31 So Moses returned to the Lord and said, “Alas, this people has sinned a great sin. They have made for themselves gods of gold. 32 But now, if you will forgive their sin—but if not, please blot me out of your book that you have written.” Exodus 32:31-32
In Exodus 32, there are two extremes that, for me, anyway, kind of define the parameters of what it means to be a minister of the gospel.
One one hand, you’ve got Moses going all Liam Neeson on the idolaters. He calls the sons of Levi to himself, tells them to strap a sword on their side and go to and fro throughout the camp, killing all who had bowed to the golden calf. About 3,000 people died that day, And while the Aaronic priesthood had already been established, this seems to have been the defining moment that set aside the tribe of Levi as priests. Verse 29 says, “Today you have been ordained for the service of the Lord.”
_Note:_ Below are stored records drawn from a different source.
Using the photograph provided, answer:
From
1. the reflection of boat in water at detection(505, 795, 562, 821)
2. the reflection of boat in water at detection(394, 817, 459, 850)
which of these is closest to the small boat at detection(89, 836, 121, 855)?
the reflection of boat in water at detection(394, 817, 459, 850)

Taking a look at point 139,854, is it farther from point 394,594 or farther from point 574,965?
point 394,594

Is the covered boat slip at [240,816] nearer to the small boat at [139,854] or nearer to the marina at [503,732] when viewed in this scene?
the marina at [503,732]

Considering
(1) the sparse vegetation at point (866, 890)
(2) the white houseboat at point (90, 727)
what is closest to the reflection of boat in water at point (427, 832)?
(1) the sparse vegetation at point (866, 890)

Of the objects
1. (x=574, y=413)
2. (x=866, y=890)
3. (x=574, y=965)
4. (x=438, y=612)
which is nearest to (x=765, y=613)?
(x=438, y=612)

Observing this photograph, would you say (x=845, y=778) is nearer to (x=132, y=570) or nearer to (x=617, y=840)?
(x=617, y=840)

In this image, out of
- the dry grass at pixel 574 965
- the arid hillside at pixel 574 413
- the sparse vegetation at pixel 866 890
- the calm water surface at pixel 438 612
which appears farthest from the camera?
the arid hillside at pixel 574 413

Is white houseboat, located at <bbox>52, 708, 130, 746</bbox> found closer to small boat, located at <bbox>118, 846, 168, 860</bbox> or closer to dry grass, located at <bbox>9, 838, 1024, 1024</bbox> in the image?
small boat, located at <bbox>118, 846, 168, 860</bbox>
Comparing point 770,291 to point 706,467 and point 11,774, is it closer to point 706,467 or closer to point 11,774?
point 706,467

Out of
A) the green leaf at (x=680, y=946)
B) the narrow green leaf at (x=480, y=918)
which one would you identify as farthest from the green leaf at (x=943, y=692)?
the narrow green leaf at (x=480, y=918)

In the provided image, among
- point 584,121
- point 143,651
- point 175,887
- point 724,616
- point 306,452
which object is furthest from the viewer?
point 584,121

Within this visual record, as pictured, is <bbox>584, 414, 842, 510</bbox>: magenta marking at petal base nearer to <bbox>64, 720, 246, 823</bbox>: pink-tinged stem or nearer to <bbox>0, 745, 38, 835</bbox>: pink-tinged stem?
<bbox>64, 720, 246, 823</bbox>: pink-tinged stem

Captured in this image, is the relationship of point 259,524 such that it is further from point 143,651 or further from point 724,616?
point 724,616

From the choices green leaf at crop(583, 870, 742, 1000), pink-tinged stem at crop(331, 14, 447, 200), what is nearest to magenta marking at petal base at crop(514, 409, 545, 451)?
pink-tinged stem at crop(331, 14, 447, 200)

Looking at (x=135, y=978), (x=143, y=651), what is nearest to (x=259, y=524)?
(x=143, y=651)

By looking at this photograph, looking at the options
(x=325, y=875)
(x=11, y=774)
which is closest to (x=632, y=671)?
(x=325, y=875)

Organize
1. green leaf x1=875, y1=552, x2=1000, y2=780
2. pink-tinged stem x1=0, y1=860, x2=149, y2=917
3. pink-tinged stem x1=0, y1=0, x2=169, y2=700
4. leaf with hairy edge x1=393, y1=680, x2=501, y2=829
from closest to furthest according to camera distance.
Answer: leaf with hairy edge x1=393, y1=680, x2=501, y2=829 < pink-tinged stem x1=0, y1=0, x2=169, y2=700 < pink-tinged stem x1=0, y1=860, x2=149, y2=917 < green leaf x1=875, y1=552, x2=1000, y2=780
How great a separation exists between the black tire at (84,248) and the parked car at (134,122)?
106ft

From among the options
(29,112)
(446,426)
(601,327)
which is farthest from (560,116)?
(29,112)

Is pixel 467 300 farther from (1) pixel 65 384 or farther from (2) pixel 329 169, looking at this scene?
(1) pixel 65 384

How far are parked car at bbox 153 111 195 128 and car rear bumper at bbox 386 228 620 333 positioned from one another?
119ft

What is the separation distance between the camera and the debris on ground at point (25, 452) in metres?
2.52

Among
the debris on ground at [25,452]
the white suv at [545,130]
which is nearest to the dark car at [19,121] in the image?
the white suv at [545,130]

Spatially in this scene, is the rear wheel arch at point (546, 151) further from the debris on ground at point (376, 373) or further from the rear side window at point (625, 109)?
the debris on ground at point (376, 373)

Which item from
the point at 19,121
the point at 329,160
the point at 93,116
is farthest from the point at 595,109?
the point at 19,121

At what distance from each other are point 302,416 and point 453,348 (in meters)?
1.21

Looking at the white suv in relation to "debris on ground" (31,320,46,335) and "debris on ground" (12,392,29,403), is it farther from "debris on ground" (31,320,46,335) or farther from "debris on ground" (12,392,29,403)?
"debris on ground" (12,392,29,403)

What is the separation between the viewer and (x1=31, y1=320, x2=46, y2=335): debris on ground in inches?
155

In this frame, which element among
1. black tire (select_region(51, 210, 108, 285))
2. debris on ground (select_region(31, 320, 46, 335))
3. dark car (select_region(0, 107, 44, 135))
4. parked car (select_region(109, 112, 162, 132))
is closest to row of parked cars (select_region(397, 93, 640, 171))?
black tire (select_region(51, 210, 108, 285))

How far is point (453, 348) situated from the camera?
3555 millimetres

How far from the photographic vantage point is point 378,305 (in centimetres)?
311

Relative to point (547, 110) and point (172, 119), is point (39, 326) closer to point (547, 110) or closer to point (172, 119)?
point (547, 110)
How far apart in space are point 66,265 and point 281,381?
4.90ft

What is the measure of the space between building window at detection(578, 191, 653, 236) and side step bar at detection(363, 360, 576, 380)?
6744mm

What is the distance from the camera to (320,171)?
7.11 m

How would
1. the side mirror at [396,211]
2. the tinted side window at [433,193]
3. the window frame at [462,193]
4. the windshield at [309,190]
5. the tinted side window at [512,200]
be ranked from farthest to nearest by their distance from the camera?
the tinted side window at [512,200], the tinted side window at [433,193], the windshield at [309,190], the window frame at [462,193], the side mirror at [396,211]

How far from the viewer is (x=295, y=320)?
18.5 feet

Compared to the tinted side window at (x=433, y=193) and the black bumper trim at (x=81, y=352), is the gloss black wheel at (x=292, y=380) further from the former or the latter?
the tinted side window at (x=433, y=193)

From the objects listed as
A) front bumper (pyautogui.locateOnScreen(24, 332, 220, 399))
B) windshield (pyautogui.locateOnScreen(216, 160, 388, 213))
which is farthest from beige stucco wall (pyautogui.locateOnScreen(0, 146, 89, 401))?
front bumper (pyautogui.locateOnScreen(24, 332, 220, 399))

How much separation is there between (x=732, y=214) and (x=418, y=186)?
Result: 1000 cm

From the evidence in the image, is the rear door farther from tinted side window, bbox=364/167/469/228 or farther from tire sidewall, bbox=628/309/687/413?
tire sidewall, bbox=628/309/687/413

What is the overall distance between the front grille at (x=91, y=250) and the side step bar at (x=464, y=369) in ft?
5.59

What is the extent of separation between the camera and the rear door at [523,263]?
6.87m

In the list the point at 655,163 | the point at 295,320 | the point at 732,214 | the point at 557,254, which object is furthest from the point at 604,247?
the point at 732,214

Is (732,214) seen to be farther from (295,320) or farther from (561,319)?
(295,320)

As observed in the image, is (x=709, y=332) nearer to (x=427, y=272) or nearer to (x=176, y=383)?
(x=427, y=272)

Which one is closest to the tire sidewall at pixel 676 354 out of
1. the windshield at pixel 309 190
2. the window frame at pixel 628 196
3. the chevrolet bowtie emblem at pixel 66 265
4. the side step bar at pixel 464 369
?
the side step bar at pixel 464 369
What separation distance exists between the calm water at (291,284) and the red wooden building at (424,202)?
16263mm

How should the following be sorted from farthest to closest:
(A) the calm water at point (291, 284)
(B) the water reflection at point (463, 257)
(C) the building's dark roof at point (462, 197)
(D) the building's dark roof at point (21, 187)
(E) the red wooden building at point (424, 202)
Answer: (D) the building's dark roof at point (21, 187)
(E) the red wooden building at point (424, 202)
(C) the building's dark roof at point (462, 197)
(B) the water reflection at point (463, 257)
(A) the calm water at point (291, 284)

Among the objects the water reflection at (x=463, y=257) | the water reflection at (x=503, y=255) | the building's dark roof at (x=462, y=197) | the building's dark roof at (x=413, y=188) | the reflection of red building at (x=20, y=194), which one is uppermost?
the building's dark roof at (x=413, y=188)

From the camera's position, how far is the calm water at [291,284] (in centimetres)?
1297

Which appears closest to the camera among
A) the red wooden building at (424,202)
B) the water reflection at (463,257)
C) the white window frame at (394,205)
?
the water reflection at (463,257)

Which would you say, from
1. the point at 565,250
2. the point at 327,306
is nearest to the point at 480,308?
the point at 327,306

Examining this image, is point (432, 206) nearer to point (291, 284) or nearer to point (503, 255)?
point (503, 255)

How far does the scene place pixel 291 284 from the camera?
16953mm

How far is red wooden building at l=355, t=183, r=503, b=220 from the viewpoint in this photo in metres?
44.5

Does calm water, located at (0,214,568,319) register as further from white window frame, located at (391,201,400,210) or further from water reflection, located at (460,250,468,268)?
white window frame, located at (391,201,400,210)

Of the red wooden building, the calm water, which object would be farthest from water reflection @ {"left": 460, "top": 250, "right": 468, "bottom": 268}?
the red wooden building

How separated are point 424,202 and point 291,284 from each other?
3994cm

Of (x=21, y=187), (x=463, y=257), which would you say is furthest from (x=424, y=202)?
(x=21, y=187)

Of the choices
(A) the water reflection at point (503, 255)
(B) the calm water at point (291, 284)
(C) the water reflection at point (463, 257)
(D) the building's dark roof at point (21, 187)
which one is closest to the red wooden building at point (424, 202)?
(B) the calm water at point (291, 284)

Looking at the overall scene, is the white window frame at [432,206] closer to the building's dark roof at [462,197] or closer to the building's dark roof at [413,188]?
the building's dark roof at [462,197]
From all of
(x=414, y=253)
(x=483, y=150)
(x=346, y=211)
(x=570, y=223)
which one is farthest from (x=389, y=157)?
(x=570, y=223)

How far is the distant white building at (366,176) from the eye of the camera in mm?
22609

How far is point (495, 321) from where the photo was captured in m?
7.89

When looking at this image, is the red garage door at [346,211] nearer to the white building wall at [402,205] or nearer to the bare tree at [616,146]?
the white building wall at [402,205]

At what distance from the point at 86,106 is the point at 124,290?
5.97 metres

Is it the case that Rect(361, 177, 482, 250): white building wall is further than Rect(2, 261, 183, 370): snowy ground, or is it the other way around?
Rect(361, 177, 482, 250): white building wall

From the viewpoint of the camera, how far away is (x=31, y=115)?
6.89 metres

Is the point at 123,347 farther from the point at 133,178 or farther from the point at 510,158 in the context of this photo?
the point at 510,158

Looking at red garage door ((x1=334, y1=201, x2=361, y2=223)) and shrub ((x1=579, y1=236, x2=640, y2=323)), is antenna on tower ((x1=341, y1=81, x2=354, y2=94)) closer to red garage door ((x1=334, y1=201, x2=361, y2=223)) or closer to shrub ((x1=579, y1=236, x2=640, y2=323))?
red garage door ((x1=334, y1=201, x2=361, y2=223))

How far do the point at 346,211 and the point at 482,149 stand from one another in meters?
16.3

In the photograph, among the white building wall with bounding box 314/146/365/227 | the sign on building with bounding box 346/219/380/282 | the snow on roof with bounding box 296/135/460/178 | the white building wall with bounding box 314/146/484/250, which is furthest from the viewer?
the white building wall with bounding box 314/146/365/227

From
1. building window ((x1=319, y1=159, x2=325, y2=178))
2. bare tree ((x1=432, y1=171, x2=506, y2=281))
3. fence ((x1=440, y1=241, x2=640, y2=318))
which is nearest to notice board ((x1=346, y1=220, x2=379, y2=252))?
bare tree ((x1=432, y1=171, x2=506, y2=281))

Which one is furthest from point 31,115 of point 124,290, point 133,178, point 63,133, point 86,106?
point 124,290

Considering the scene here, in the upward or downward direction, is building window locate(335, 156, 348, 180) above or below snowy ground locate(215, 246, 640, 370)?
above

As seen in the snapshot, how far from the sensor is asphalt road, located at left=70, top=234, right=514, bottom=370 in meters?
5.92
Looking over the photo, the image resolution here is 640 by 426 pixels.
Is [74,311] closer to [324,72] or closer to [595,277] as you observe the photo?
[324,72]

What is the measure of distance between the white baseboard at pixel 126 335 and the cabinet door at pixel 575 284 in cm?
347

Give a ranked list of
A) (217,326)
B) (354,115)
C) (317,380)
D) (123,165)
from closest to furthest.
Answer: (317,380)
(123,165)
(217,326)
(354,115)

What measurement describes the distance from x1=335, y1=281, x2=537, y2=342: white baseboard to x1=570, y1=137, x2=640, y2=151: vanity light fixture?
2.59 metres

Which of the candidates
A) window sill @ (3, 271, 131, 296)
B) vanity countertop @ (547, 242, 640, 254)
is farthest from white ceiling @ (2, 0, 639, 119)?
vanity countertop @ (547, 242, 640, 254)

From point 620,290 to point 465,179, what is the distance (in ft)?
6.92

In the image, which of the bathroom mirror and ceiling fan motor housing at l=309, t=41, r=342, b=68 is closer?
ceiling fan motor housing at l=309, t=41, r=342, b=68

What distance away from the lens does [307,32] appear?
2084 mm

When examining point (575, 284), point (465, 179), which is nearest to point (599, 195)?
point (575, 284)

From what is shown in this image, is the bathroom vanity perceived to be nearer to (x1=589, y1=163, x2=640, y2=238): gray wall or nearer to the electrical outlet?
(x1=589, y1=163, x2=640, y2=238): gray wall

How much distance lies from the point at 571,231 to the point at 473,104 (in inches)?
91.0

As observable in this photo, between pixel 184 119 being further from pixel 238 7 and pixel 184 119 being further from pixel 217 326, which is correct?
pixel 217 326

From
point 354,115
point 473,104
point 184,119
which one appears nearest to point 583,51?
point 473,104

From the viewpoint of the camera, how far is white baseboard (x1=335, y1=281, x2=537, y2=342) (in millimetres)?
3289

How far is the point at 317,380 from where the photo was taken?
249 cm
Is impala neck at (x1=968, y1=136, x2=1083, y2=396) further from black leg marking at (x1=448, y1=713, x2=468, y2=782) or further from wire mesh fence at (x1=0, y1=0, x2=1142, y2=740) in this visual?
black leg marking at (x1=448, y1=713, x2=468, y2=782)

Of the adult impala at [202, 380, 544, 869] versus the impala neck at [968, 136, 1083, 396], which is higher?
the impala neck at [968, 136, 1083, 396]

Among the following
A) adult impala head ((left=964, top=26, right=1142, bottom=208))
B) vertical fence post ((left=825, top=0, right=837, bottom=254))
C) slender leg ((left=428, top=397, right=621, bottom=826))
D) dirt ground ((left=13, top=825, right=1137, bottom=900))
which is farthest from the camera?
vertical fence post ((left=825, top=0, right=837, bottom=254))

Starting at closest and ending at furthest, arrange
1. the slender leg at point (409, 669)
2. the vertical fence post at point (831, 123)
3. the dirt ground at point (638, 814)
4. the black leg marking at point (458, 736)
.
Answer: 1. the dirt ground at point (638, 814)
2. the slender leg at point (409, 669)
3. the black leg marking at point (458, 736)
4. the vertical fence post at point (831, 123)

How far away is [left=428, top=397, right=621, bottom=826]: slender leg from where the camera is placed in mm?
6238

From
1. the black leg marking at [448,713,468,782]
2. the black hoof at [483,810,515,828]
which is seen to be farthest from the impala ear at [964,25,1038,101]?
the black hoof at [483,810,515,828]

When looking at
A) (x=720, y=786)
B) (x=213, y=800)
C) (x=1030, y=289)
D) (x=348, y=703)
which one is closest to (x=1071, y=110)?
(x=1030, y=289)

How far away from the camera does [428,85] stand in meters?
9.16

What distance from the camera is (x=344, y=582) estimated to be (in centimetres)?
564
That is hardcore. I know its been twenty-five years since my ordination and my memory may be fuzzy, but I am quite sure I did not strap on a sword and go to and fro through the city of Kingsport, Tennessee, smiting idolaters.
And yet, just a few verses later, Moses intercedes for the people. He acknowledges their sin before the Lord, and concludes his prayer with a stunning request: “And now, if you will, forgive their sin. But if not, please blot ME out of your book.” (v 32)
For all of us–God’s kingdom of priests–the line we walk is that we are to value God’s name above God’s people, while at the same time valuing God’s people above ourselves. God’s name and renown are to be THE desire of my heart (Isaiah 26:8) and I should be so zealous for his glory that I oppose every false teaching.
At the same time, I have to be so broken for lost and rebellious people that I would wish my name to be blotted out of the book for the sake of their salvation. Exodus 32 is an incredible picture of uncompromising zeal and unbelievable compassion. And that’s the heart of a minister.